Les villes peuvent-elles continuer à croître sans détruire la Terre? Un nouveau document d'ICTA-UAB, en Espagne, offre un aperçu de cette question complexe.
Bien qu'il n'y ait pas de réponse générale à la question de savoir si une croissance urbaine durable est possible, car elle dépend des conditions physiques locales et des niveaux de développement, ce qui est clair, c'est que la croissance urbaine continue n'est pas souhaitable partout. Plus de durabilité nécessitera une planification rigoureuse, une gouvernance efficace et une réévaluation critique des récits de développement dominants.
Bien que les villes soient des acteurs clés de la lutte contre le changement climatique, leur croissance économique, démographique et spatiale continue de générer de graves impacts environnementaux difficiles à contrôler. Au milieu de la montée des approches économiques telles que la croissance verte, la dégrasse et la post-croissance, cette nouvelle étude met en garde contre le manque de preuves empiriques claires sur leur efficacité réelle dans les contextes urbains.
Publié récemment dans Villes naturellesl'article donne le premier aperçu du débat sur la croissance économique et l'environnement dans les villes. À cette fin, il s'appuie sur des preuves empiriques des disciplines telles que l'économie urbaine, la gouvernance environnementale, l'urbanisme et les sciences du climat et de la durabilité.
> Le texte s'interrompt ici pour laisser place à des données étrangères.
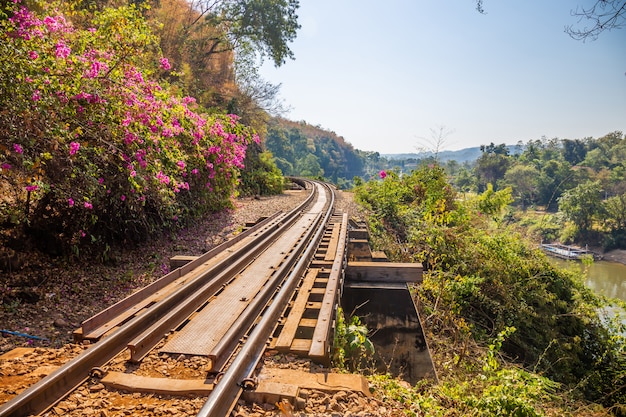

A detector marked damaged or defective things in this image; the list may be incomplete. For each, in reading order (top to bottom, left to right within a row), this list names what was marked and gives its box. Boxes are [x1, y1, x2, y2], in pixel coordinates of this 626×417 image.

rusty rail surface [1, 181, 332, 416]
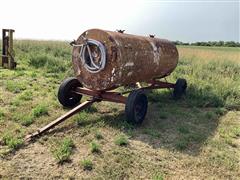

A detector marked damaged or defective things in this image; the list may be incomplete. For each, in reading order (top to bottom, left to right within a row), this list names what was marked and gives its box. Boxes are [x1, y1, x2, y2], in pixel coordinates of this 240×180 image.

rusty fuel tank [71, 29, 178, 90]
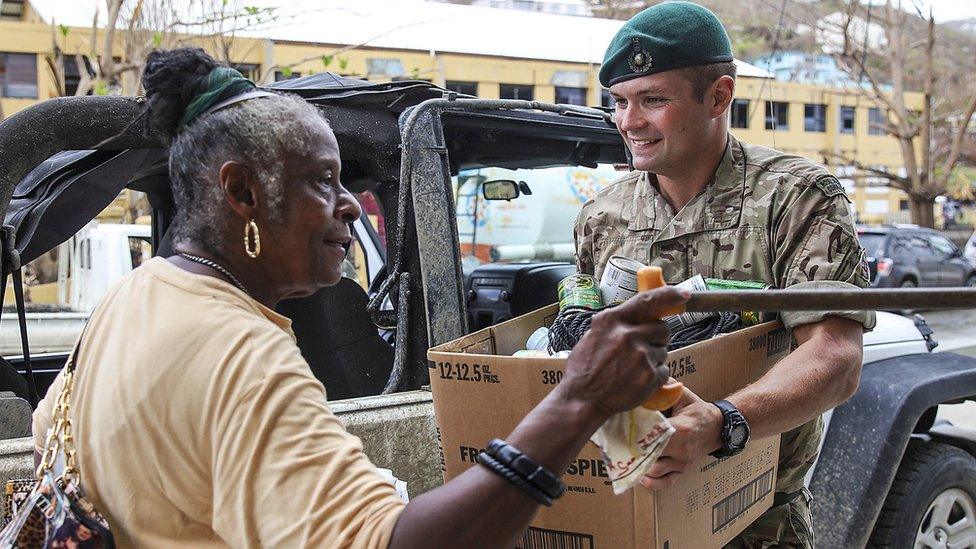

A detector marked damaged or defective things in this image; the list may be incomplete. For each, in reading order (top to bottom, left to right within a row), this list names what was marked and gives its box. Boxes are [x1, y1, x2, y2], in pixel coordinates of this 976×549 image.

rusty metal pipe [684, 286, 976, 312]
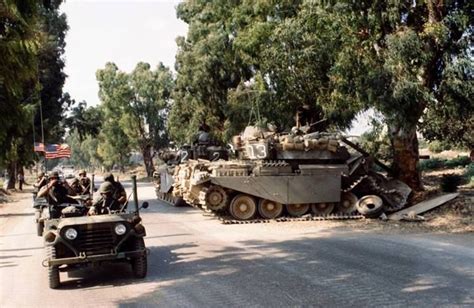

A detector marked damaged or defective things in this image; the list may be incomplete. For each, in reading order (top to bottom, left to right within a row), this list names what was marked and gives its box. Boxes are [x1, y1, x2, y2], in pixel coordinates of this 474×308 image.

damaged shot kal tank [169, 124, 412, 220]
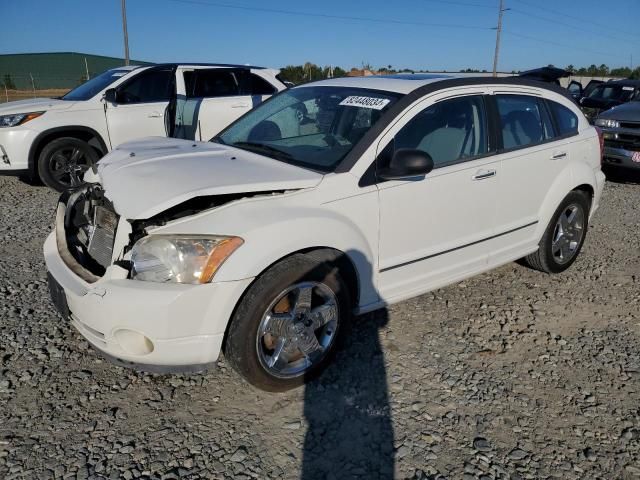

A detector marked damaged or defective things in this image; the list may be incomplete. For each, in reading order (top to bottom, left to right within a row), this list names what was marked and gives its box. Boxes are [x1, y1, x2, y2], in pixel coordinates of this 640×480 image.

L'article examine relativement trois approches contemporaines de la croissance urbaine: la croissance verte, qui repose sur la technologie et l'efficacité pour réduire les impacts; Dégravage, qui préconise de réduire la production et la consommation pour préserver les écosystèmes; et après la croissance, qui propose de déprécier le PIB en faveur du bien-être et de la durabilité.
Ces approches sont analysées à quatre dimensions de la croissance urbaine – économique, démographique, spatiale et environnementale – consommant à la fois leurs impacts et leur faisabilité politique.
« La principale contribution de l'étude est un cadre conceptuel comparatif qui aide à comprendre comment les différentes formes de croissance urbaine interagissent et quelles implications ils ont pour l'avenir des villes », explique Charlotte Liotta, chercheuse chez ICTA-UAB et auteur principal de l'étude. Grâce à ce cadre, les chercheurs ont examiné des exemples réels de villes expérimentant des approches alternatives, telles que les superblocks de Barcelone et la stratégie de beignet d'Amsterdam.
Aucune solution unique
L'étude ne préconise pas une vision unique de la croissance mais analyse neutre et uniformément les forces et les faiblesses de chaque approche. « L'une des principales conclusions est que les preuves empiriques sur le découplage de la croissance économique et les préjudices environnementaux dans les villes restent limitées, ce qui appelle à la prudence concernant les promesses de croissance urbaine verte », note Jeroen van den Bergh, chercheur ICTA-UAB et co-auteur de l'étude.
Dans le même temps, la recherche remet en question certaines propositions de dégrowe qui préconisent de réduire la taille des centres urbains, arguant que les grandes villes ne sont pas intrinsèquement insoutenables: leur densité et leur échelle peuvent offrir des avantages environnementaux réels, tels que des transports publics améliorés et des logements plus efficaces, sinon planifiés.
En ce qui concerne la croissance démographique et l'expansion urbaine, l'article met en garde contre leurs conséquences environnementales si elle n'est pas strictement gérée, notamment une consommation et des émissions accrues, une perte de biodiversité et un scellement des sols.
Contre les vues simplifiées du développement urbain, les auteurs plaident pour une perspective plus critique, intégrée et fondée sur des preuves. L'étude ne vise pas à fermer le débat mais plutôt à fournir des outils pour mieux le comprendre – reconnaître que les solutions durables dépendront toujours du contexte politique, social et environnemental de chaque ville.